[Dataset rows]
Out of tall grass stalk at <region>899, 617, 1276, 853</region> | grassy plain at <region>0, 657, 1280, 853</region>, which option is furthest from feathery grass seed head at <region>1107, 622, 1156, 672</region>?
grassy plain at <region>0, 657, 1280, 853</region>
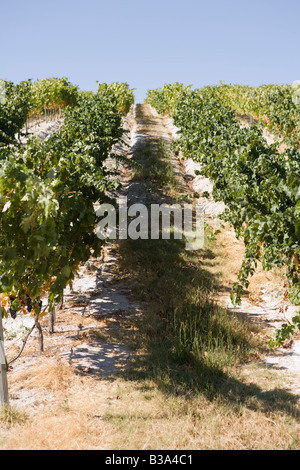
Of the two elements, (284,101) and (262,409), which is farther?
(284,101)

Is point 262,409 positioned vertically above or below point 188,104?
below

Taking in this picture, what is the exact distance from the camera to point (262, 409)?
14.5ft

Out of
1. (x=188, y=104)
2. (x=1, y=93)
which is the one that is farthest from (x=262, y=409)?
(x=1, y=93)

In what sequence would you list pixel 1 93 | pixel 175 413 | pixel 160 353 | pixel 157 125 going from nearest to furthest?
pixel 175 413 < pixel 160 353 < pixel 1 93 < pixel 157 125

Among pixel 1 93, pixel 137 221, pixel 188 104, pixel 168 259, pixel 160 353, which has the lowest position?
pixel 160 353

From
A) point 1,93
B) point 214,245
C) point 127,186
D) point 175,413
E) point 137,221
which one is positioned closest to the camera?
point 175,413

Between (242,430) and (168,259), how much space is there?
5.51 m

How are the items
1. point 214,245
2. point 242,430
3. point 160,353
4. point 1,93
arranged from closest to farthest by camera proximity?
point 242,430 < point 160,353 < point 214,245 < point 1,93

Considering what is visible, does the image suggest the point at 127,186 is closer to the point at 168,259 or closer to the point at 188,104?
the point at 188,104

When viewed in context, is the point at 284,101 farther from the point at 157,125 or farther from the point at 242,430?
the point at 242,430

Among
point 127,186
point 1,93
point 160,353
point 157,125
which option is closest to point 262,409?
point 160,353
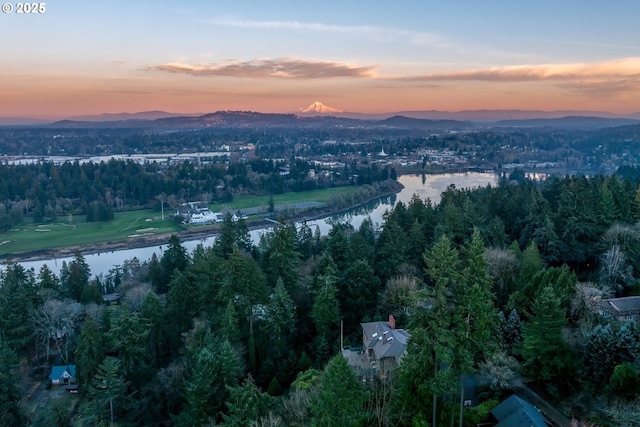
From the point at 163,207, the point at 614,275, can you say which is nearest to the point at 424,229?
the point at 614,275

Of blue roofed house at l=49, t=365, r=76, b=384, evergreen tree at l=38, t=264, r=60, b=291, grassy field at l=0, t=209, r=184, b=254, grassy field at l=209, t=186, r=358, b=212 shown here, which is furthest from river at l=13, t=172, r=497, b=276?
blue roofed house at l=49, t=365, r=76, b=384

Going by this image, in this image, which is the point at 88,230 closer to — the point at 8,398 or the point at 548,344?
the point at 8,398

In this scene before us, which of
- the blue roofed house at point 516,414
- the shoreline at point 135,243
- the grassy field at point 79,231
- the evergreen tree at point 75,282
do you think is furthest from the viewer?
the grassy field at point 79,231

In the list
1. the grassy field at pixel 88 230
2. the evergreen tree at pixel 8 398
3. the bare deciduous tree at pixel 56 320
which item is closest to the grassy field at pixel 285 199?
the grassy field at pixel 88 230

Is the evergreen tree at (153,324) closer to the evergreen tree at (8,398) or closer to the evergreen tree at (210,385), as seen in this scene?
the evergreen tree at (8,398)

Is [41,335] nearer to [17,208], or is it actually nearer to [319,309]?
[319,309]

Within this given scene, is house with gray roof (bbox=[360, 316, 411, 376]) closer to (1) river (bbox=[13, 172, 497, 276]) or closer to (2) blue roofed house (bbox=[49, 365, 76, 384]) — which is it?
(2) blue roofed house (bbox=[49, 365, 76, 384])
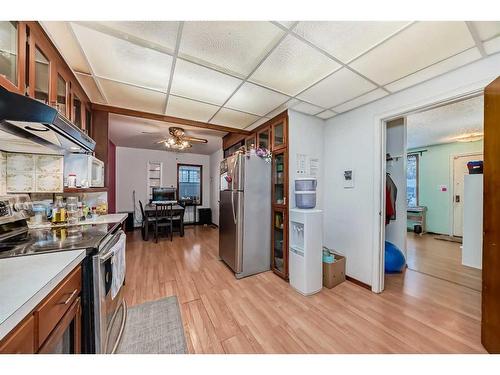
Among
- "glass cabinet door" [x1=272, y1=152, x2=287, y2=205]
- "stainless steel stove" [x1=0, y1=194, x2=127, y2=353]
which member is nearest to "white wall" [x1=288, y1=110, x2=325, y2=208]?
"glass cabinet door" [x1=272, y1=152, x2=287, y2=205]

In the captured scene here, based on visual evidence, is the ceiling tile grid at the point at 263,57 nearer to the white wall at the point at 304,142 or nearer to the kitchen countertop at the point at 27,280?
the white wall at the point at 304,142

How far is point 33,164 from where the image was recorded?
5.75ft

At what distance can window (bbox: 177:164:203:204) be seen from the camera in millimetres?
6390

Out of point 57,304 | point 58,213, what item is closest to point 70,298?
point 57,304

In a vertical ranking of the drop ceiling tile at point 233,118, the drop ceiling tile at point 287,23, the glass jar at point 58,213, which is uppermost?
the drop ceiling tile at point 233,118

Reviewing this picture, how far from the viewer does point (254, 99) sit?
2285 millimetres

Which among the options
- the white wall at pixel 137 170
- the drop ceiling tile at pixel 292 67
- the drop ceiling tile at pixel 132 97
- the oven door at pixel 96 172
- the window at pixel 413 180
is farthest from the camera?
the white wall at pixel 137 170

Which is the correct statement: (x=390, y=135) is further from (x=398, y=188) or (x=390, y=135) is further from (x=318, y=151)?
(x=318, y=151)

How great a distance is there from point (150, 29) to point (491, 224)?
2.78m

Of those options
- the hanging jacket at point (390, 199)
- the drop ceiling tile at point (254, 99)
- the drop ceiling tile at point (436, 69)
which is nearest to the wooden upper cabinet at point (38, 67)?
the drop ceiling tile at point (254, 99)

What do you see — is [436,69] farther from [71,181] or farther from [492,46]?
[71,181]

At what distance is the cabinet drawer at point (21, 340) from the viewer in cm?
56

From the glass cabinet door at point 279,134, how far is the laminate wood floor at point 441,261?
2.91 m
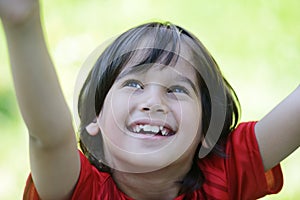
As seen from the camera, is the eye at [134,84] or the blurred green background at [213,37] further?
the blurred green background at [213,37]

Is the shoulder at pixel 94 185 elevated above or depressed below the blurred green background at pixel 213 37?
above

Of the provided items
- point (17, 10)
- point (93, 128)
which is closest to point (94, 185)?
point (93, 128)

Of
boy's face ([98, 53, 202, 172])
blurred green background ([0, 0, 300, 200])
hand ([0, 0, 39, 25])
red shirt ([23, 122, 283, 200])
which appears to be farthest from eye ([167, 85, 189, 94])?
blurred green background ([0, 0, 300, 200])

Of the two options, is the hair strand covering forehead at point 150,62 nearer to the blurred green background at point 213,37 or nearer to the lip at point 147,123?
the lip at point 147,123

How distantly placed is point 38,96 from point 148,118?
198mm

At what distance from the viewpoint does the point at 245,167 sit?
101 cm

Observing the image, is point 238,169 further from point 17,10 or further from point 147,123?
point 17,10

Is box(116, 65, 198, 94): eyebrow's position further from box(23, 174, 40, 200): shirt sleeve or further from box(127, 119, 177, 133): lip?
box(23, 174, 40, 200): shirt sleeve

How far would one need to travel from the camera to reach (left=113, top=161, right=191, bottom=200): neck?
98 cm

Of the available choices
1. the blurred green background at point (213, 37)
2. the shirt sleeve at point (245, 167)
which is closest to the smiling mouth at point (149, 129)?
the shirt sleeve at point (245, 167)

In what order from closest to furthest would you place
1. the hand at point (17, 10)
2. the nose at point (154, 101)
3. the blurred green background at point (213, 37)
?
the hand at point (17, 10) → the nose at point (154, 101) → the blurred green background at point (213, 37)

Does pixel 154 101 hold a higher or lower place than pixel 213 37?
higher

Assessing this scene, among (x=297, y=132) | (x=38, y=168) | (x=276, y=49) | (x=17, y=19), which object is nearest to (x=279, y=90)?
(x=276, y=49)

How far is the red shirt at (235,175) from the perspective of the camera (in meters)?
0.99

TASK TO CARRY OUT =>
Repeat the lines of the items from the line containing "Of the available choices" through the line containing "the hand at point (17, 10) →", with both of those lines included.

WRITTEN SOLUTION =>
Of the available choices
1. the blurred green background at point (213, 37)
2. the shirt sleeve at point (245, 167)
which is closest to the smiling mouth at point (149, 129)?
the shirt sleeve at point (245, 167)

In what order from closest to furthest would you place
1. the hand at point (17, 10)
2. the nose at point (154, 101)
3. the blurred green background at point (213, 37)
?
the hand at point (17, 10) → the nose at point (154, 101) → the blurred green background at point (213, 37)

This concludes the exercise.